Following a recent break up from a long term partner, the anxiety and panic attacks I used to experience a few years ago have come back with a vengence. It's made worse because I now feel depressed and internally focussed as well. I can cap my feelings quite well through the day because I focus on my studies and going to the gym, however I fall apart when I get home. Sleeping alone for the first time in almost a decade sucks worse than I would ever have imagined, as does having no one at home to talk to. If anyone has any tips for overcoming, or at least reducing such feelings (hard drugs asside), I'd be happy to hear. In a way, and I hope this doesn't sound too weird, but reading through comments on here from people in similar situations is quite cathartic.

Hey mate, I came out of a nearly four year on and off relationship 6 months ago. I didn't want kids and she did, horrible letting someone go over that. But anyway my anxiety had been mostly fine when I was with her but after we stopped talking it came back hard. I've resisted contacting her for help and gritted through it. After 6 months I feel like I'm heading towards letting her go and being happier. The anxiety comes and but hits hard at times with depression.

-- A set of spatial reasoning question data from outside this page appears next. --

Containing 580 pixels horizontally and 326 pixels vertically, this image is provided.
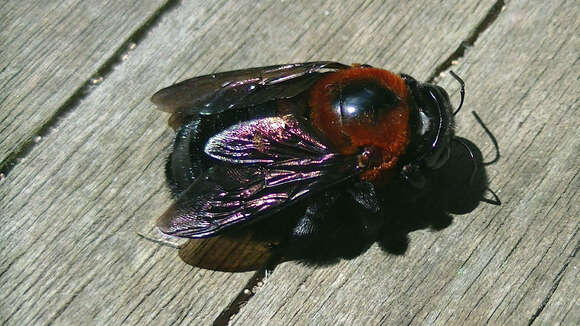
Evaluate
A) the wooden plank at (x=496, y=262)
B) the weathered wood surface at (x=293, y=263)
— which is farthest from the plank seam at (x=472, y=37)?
the wooden plank at (x=496, y=262)

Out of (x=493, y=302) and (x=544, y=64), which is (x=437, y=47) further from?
(x=493, y=302)

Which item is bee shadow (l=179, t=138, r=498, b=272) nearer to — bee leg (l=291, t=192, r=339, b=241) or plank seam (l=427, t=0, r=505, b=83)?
bee leg (l=291, t=192, r=339, b=241)

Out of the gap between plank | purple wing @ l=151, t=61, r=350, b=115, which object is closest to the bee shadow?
purple wing @ l=151, t=61, r=350, b=115

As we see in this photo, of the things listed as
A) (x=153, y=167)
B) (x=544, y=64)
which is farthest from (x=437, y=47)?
(x=153, y=167)

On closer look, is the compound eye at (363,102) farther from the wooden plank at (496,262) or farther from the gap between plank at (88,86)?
the gap between plank at (88,86)

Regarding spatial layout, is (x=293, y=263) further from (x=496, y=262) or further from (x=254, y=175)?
(x=496, y=262)

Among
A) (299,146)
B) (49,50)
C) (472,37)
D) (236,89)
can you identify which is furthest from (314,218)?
(49,50)
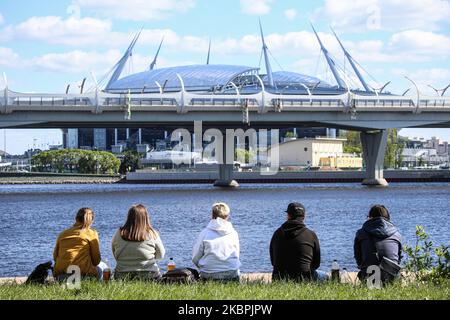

So far I've found the gp has thrown more meds at me which I don't want, I want to come off what I'm on now.

I'm paying for therapy which is helping more than I could imagine. Shes great and hot which probably doesn't help me emotionally but at least I enjoy it ha. Gym at first but I've switched that to climbing/bouldering as I find it more fun and I socialise within the climbing centres. Outdoors, walking, climbing mountains, planning trips while testing my anxiety. Using the meetup app as well to go to clubs.

Nothing has cured me but this all helps, bouldering/climbing is probably the best thing I've done. Building up my confidence while getting fit and there is always a nice view of hot people climbing.

It has got easier me over the 6 months but it's been tough. Hope you feel better soon.

/Edit and the feeling of coming home alone/sleeping I found very hard to deal with. I tried distractions and staying out but I felt like I was avoiding it. Sometimes just accepting it and feeling it has been the best thing I've done.